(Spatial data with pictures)
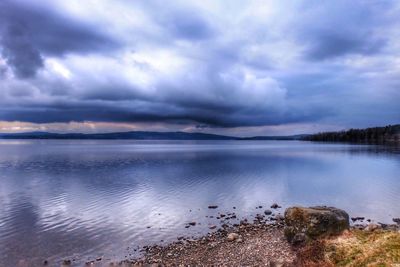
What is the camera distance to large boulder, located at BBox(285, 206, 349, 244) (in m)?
21.8

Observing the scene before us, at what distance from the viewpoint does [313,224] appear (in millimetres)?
21922

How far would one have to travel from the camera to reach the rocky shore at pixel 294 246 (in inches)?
611

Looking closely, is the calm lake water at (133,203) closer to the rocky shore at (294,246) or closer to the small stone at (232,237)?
the rocky shore at (294,246)

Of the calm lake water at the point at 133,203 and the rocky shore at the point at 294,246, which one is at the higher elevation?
the rocky shore at the point at 294,246

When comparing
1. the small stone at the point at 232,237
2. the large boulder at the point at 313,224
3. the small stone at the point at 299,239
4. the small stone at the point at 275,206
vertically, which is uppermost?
the large boulder at the point at 313,224

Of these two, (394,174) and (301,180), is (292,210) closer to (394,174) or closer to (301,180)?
(301,180)


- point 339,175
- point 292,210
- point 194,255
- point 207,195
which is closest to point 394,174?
point 339,175

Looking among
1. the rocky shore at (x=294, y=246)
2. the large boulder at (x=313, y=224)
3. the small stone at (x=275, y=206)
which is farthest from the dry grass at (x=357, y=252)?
the small stone at (x=275, y=206)

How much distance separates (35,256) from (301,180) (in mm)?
51702

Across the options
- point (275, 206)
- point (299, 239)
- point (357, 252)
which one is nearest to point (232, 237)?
point (299, 239)

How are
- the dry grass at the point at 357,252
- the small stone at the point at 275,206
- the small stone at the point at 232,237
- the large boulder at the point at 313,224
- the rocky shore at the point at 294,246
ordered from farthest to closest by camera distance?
the small stone at the point at 275,206 → the small stone at the point at 232,237 → the large boulder at the point at 313,224 → the rocky shore at the point at 294,246 → the dry grass at the point at 357,252

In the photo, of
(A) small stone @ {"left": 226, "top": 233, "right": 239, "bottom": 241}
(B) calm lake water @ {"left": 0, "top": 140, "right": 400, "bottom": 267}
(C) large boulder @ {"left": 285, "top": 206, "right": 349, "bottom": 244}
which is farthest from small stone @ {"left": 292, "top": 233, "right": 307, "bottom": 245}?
(B) calm lake water @ {"left": 0, "top": 140, "right": 400, "bottom": 267}

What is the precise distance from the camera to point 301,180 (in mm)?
64438

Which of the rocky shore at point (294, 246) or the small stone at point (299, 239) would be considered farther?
the small stone at point (299, 239)
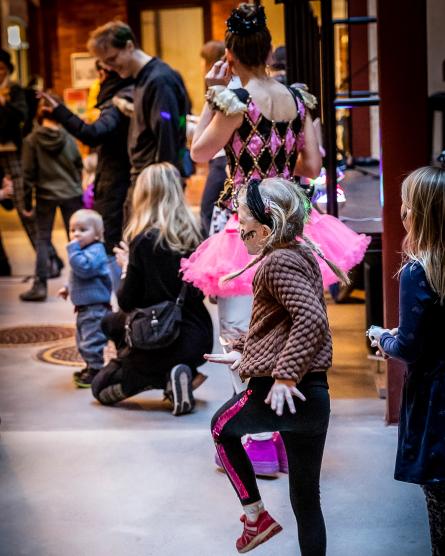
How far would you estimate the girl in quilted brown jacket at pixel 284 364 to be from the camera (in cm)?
334

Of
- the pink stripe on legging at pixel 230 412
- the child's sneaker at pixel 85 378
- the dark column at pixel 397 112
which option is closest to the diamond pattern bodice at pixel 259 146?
the dark column at pixel 397 112

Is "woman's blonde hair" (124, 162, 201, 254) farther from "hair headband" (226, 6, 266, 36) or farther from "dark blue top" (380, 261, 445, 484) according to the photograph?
"dark blue top" (380, 261, 445, 484)

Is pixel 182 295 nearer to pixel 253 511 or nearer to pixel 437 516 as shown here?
pixel 253 511

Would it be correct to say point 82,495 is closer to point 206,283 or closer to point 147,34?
point 206,283

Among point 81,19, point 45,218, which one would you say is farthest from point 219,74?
point 81,19

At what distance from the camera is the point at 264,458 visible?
186 inches

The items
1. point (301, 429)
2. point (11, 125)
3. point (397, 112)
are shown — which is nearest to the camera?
point (301, 429)

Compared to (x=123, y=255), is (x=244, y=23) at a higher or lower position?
higher

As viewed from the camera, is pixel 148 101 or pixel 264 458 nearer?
pixel 264 458

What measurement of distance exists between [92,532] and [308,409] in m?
1.25

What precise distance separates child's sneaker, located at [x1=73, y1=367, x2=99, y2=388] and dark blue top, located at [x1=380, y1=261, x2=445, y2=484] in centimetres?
343

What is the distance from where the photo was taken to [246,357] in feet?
11.6

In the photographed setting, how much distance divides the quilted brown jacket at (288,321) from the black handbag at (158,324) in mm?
2211

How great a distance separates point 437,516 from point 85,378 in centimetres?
346
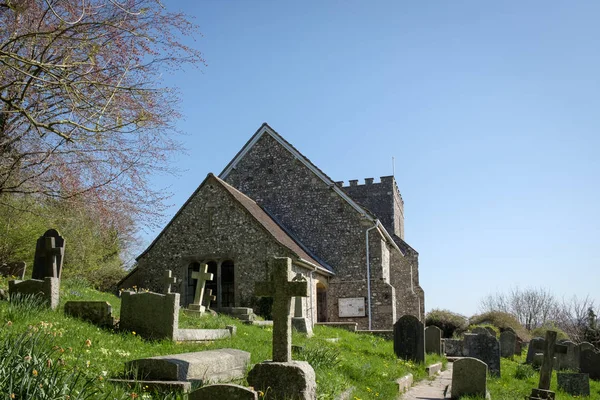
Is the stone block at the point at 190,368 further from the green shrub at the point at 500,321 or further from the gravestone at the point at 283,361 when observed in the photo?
the green shrub at the point at 500,321

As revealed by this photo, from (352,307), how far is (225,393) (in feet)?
62.4

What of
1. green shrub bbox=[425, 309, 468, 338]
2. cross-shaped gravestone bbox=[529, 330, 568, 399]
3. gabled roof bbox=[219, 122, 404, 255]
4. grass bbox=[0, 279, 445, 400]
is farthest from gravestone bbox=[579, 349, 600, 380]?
green shrub bbox=[425, 309, 468, 338]

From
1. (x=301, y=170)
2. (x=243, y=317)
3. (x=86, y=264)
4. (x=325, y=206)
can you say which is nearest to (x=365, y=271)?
(x=325, y=206)

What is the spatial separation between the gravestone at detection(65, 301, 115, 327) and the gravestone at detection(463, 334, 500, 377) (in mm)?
9483

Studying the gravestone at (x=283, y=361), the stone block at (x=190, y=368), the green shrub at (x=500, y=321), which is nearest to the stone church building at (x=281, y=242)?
the green shrub at (x=500, y=321)

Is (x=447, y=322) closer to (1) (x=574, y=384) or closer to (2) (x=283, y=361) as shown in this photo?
(1) (x=574, y=384)

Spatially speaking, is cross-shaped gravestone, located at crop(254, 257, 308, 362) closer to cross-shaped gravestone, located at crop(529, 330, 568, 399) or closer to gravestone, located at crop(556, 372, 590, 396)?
cross-shaped gravestone, located at crop(529, 330, 568, 399)

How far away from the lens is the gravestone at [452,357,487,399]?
32.6ft

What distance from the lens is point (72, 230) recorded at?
1864cm

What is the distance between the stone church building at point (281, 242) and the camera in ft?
66.1

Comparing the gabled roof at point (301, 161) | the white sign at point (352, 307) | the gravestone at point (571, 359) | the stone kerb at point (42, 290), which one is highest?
the gabled roof at point (301, 161)

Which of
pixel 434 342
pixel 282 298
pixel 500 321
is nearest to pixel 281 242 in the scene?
pixel 434 342

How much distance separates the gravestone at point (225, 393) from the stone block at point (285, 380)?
4.32 feet

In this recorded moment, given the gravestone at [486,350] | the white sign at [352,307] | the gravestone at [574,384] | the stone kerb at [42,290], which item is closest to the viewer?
the stone kerb at [42,290]
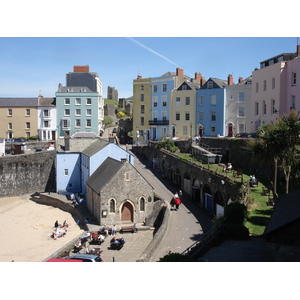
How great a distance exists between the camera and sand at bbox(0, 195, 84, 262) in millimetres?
20873

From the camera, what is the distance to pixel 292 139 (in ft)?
57.0

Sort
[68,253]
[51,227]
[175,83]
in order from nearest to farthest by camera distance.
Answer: [68,253], [51,227], [175,83]

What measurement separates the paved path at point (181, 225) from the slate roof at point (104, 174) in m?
4.33

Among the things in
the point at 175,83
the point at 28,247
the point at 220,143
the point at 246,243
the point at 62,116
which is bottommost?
the point at 28,247

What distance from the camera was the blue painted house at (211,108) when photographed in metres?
43.1

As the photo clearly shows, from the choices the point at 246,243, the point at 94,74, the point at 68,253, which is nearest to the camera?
the point at 246,243

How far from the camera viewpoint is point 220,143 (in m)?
34.8

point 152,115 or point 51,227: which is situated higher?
point 152,115

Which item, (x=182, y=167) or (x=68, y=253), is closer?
(x=68, y=253)

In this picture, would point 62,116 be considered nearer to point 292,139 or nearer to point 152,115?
point 152,115

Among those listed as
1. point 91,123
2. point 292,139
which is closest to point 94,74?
point 91,123

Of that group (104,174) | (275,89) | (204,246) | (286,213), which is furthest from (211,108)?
(286,213)

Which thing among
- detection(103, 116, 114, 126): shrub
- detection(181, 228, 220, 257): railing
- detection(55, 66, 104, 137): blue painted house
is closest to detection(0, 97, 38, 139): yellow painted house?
detection(55, 66, 104, 137): blue painted house

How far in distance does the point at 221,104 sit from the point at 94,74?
19.2 meters
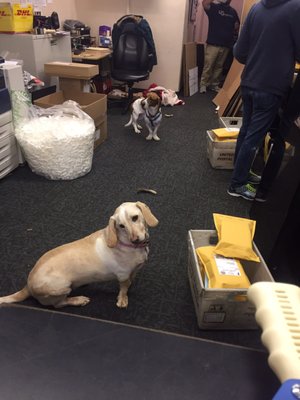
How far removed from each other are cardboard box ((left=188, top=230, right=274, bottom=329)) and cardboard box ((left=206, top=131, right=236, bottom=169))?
146 cm

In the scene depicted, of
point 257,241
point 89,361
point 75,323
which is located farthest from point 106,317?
point 257,241

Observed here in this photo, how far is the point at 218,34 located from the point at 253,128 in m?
3.96

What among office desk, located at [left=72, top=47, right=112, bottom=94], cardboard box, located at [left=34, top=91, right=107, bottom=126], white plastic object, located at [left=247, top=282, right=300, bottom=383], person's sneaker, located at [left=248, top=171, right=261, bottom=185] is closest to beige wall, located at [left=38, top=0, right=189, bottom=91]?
office desk, located at [left=72, top=47, right=112, bottom=94]

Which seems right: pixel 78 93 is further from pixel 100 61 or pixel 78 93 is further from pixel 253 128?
pixel 253 128

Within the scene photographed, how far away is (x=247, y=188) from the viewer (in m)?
2.40

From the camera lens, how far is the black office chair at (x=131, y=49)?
A: 13.4 feet

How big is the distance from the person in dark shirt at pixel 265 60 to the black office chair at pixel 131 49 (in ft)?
7.74

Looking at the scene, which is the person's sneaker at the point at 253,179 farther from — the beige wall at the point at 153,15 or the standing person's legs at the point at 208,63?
the standing person's legs at the point at 208,63

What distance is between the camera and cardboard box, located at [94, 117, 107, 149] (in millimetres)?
3128

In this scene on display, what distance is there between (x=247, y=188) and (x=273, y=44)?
1031mm

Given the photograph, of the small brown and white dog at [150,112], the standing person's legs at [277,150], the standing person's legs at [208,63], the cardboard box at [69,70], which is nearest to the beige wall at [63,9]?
the cardboard box at [69,70]

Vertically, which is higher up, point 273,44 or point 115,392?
point 273,44

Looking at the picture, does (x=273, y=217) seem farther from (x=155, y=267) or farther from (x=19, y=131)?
(x=19, y=131)

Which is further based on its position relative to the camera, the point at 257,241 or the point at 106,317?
the point at 257,241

• [THE TASK]
Using the material above, reproduce exactly the line that contains "What distance is between" and all lines after it through the last one, and only those.

• [RESULT BELOW]
What distance is between the camera and cardboard box, located at [94, 117, 107, 149] (in millimetres)?
3128

In this scene on display, what distance is there between (x=247, y=188) and (x=273, y=44)?
1031mm

Given the photograph, of the small brown and white dog at [150,112], the standing person's legs at [277,150], the standing person's legs at [208,63], the cardboard box at [69,70], which is nearest to the beige wall at [63,9]?
the cardboard box at [69,70]

Vertically, which is higher up, point 273,44 or point 115,392?
point 273,44

Looking at the picture, does (x=273, y=217) seem farther from (x=155, y=267) or farther from (x=19, y=131)?
(x=19, y=131)

Which is further based on its position relative to the camera, the point at 257,241 or the point at 106,317?
the point at 257,241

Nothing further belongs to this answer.